We boarded the plane to our honeymoon. Ten days for the Fallas festival in Valencia(http://www.valenciavalencia.com/culture-guide/fallas/fallas.htm). As I boarded the plane, I was slightly perturbed by the number of Arsenal shirts. He said that Arsenal would be playing Valencia, in the Champions league(also quarter final I recall), and seemed surprised I was not as happy about this little ‘coincidence’ as he was.
Learning my expected date of delivery, for our beautiful daughter, was met with much frantic scrabbling through fixture lists. He attempted a discussion about what would happen if I went into labour, during Watford vs Arsenal(apparently v important as Watford are his home team). Good wife that I am, I said I would ask our daughter to stay put during said match, but if all else failed, he would fucking switch the television off, and deal with the pain. I was sure they could give him some pethidine to soften the blow.
When watching football matches, I am always struck with the immediate thought, that I have in fact, already seen this match. Same green pitch. The same amount of blokes running round the pitch. It always follows the same format- they run around.
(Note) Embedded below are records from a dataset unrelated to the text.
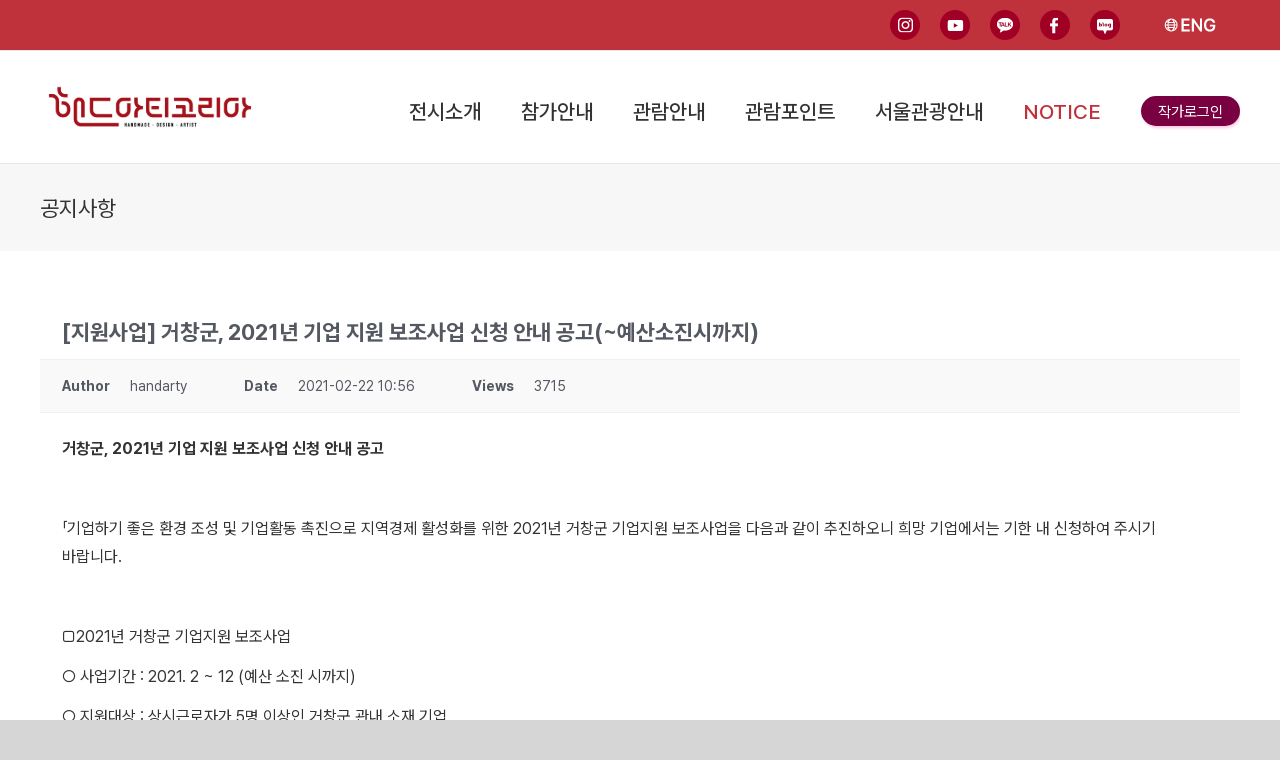

--- FILE ---
content_type: text/plain
request_url: https://www.google-analytics.com/j/collect?v=1&_v=j102&a=32637146&t=pageview&_s=1&dl=https%3A%2F%2Fhandarty.co.kr%2Fcoex%2Fmedia%2Fnotice%2F%3Fmod%3Ddocument%26uid%3D87&ul=en-us%40posix&dt=%5B%EC%A7%80%EC%9B%90%EC%82%AC%EC%97%85%5D%20%EA%B1%B0%EC%B0%BD%EA%B5%B0%2C%202021%EB%85%84%20%EA%B8%B0%EC%97%85%20%EC%A7%80%EC%9B%90%20%EB%B3%B4%EC%A1%B0%EC%82%AC%EC%97%85%20%EC%8B%A0%EC%B2%AD%20%EC%95%88%EB%82%B4%20%EA%B3%B5%EA%B3%A0(~%EC%98%88%EC%82%B0%EC%86%8C%EC%A7%84%EC%8B%9C%EA%B9%8C%EC%A7%80)%20%E2%80%93%20%ED%95%B8%EB%93%9C%EC%95%84%ED%8B%B0%EC%BD%94%EB%A6%AC%EC%95%84%20%E2%80%93%20%EC%BD%94%EC%97%91%EC%8A%A4&sr=1280x720&vp=1280x720&_u=YGBAgEABAAAAACAAI~&jid=865166725&gjid=654798008&cid=385151363.1768704685&tid=UA-154132806-1&_gid=2050371567.1768704685&_slc=1&gtm=45He61e1n81TN6FDMXv832338092za200zd832338092&gcd=13l3l3l3l1l1&dma=0&tag_exp=103116026~103200004~104527906~104528500~104684208~104684211~105391253~115938466~115938469~117041587&z=1365165237
body_size: -450
content:
2,cG-GVLVDZNJPW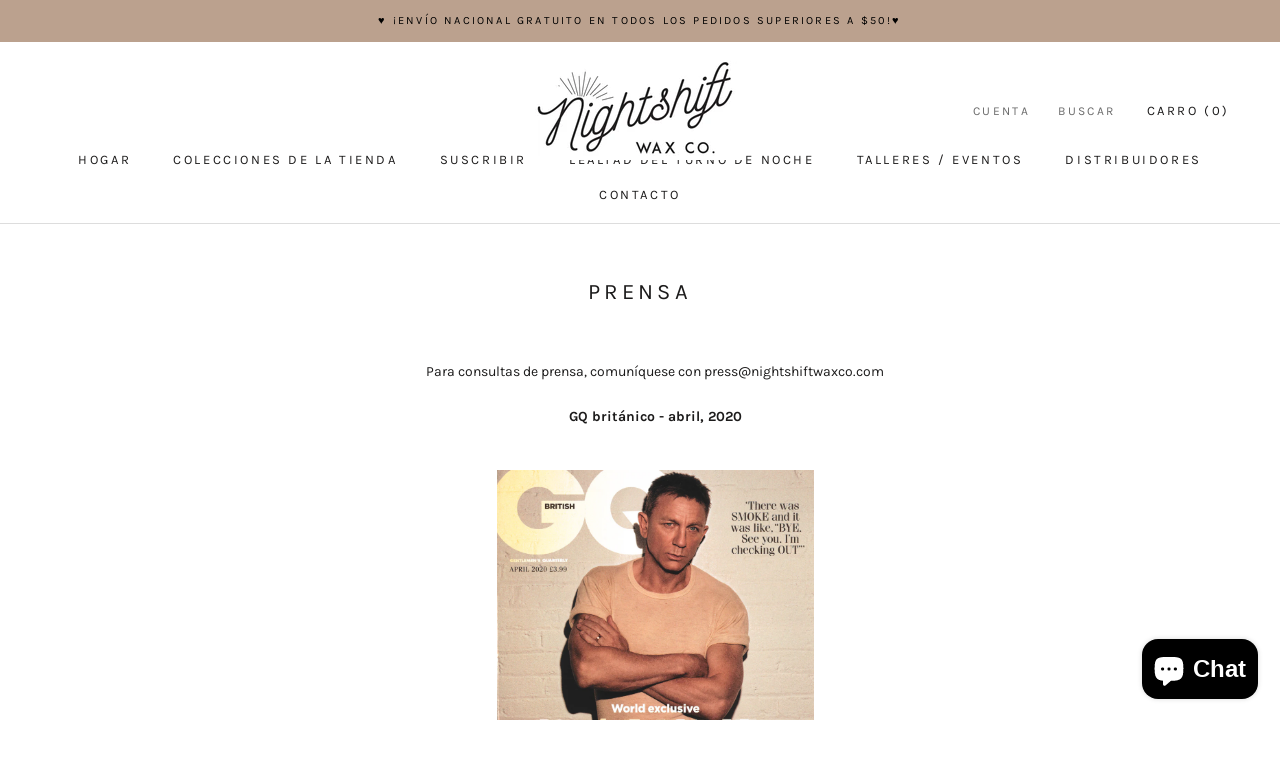

--- FILE ---
content_type: text/javascript
request_url: https://nightshiftwaxcompany.com/cdn/shop/t/36/assets/custom.js?v=8814717088703906631738704609
body_size: -651
content:
//# sourceMappingURL=/cdn/shop/t/36/assets/custom.js.map?v=8814717088703906631738704609
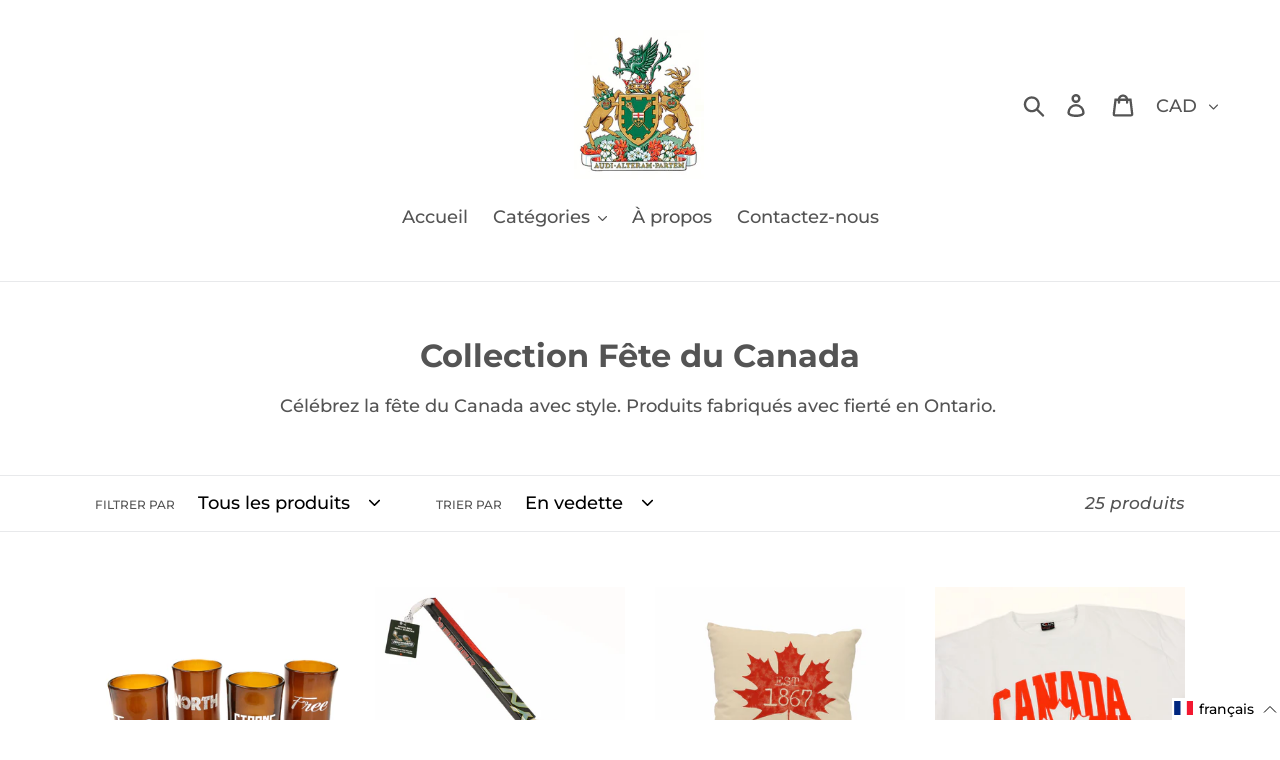

--- FILE ---
content_type: text/javascript; charset=utf-8
request_url: https://giftshop.ola.org/fr/cart/update.js
body_size: 455
content:
{"token":"hWN7l6TokpcuAyIBUe4IKws5?key=613fa5ce5c35f25c67e7e84bd0cee1a6","note":null,"attributes":{"language":"fr"},"original_total_price":0,"total_price":0,"total_discount":0,"total_weight":0.0,"item_count":0,"items":[],"requires_shipping":false,"currency":"CAD","items_subtotal_price":0,"cart_level_discount_applications":[],"discount_codes":[],"items_changelog":{"added":[]}}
At some point one of the guys will kick a ball, into the little arches at the end of the pitch- this will happen on average between one, and four times. It will go on for the same amount of time. And the score will be one of very few variables- with occasions where the score falls outside those parameters, being discussed for ages on various commentary programmes for years after it occurs. If a film was so predictable- noone would care.
THe advent of digital television means that there will always be a channel, with some variation of this game, discussion of this game, analysis of this game, news from this game. I cannot fathom how such a predictable event could warrant so much discussion and money. On Radio, Radio5Live, will use this game as a reason to vent the most racist, mysogynistic, ill informed views possible, under the guise of this futile macho bonding excercise.
From August to June of every year, the television in my house appeared to develop a fault, whereby every time you appeared to have paused viewing something, perhaps this pause was indicated by you blinking- the television would return to its default setting of SkySportsNews- for incomprehensible tables to occupy the screen, while some junior anchor tried to fill the airtime with pointless dull comment, on the progress of the season.
So here I am, on the first day of the football season- doing my naked happy dance, seperation has MANY benefits.